### [Directions]
Can you repeat the listing below, swapping "green caterpillar" for "brown caterpillar" throughout and leaving everything else as it is?

● ● ● ●

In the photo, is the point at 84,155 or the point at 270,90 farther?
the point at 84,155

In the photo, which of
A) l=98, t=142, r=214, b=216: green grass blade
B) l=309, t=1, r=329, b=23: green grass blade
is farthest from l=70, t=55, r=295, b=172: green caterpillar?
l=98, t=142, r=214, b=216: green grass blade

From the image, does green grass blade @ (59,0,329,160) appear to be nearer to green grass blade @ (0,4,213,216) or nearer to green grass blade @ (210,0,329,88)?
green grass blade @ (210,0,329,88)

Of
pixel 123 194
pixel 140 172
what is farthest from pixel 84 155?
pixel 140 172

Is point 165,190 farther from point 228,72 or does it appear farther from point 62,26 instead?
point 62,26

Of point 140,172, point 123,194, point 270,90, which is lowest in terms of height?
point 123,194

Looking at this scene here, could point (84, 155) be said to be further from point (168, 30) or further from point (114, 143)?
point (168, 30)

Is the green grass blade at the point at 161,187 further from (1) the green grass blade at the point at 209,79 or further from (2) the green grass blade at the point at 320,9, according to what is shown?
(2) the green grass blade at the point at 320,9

● ● ● ●

### [Reply]
In the photo, is the point at 84,155 or the point at 270,90 farther?
the point at 84,155

In the photo, which of
A) l=98, t=142, r=214, b=216: green grass blade
B) l=309, t=1, r=329, b=23: green grass blade
is farthest from l=70, t=55, r=295, b=172: brown caterpillar?
l=98, t=142, r=214, b=216: green grass blade

From the image, does green grass blade @ (59,0,329,160) appear to be nearer to green grass blade @ (0,4,213,216) or nearer to green grass blade @ (210,0,329,88)?
green grass blade @ (210,0,329,88)

Of
pixel 123 194
pixel 140 172
what is farthest from pixel 84 155?
pixel 140 172

Is point 165,190 farther from point 228,72 or does it appear farther from point 62,26 instead?
point 62,26

Of point 140,172, point 123,194, point 270,90, which is lowest in terms of height?
point 123,194

Looking at this scene here, could point (84, 155) be said to be further from point (168, 30) or further from point (114, 143)?
point (168, 30)

Is the green grass blade at the point at 161,187 further from (1) the green grass blade at the point at 209,79 or further from (2) the green grass blade at the point at 320,9, according to what is shown?
(2) the green grass blade at the point at 320,9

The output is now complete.